Bioject Medical Technologies of Portland, Oregon, last month announced that some Publix Super Markets and Fred Meyer Stores locations would offer needle-free flu vaccines to customers this flu season, courtesy of Bioject`s gas-powered injector systems.
According to Bioject, the company has received FDA clearance to market two jet injectors for the subcutaneous or intramuscular delivery of vaccines and other injectable drugs.
The jet injectors are classified as medical devices, which are under the purview of FDA`s Center for Devices and Radiological Health. Influenza vaccines are regulated through FDA`s Center for Biologics Evaluation and Research (CBER).
FDA`s announcement, which appears on CBER`s portion of the agency`s website, states that vaccines are intended for administration "using a needle and syringe unless otherwise specified" in the product`s labeling.
Measles, mumps, and rubella vaccine is the only vaccine whose labeling currently specifies that the product may be administered using a jet injector, according to FDA.

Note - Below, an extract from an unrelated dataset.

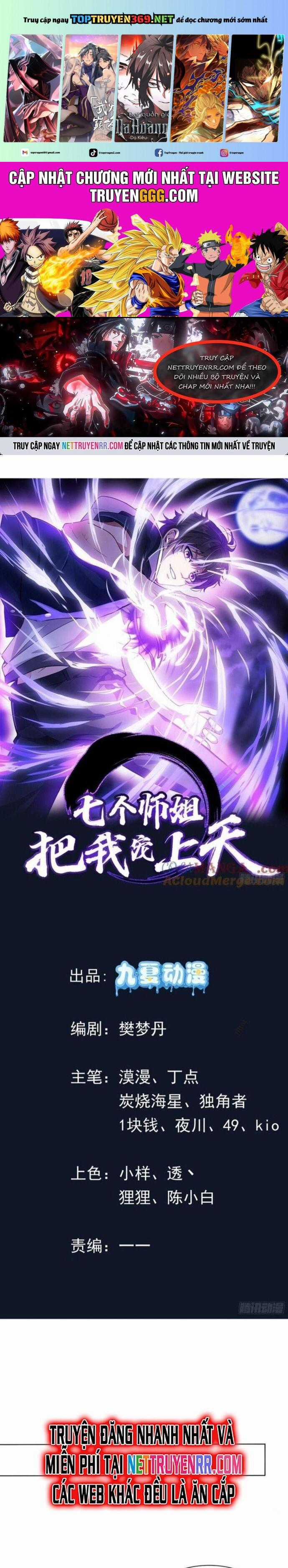 Bảy Vị Sư Tỷ Sủng Ta Tới Trời Chapter 103 trang 0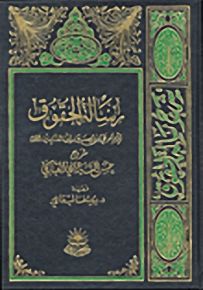 رسالة الحقوق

The agency emphasized that vaccines are approved on the basis of safety and efficacy data from studies of a specific dose, administration schedule, and administration method. Changing the administration method may alter the vaccine`s immunogenicity, safety, and efficacy, according to FDA.
After a vaccine has been approved for administration with a jet injector, any jet injector that is classified as "substantially equivalent" to that device can be used to deliver the vaccine, the agency stated.
FDA clarified October 26 that people who have already received an influenza vaccine by jet injector do not need to be revaccinated.
Bioject stated that it understands FDA`s concerns and is committed to a timely resolution of the problem.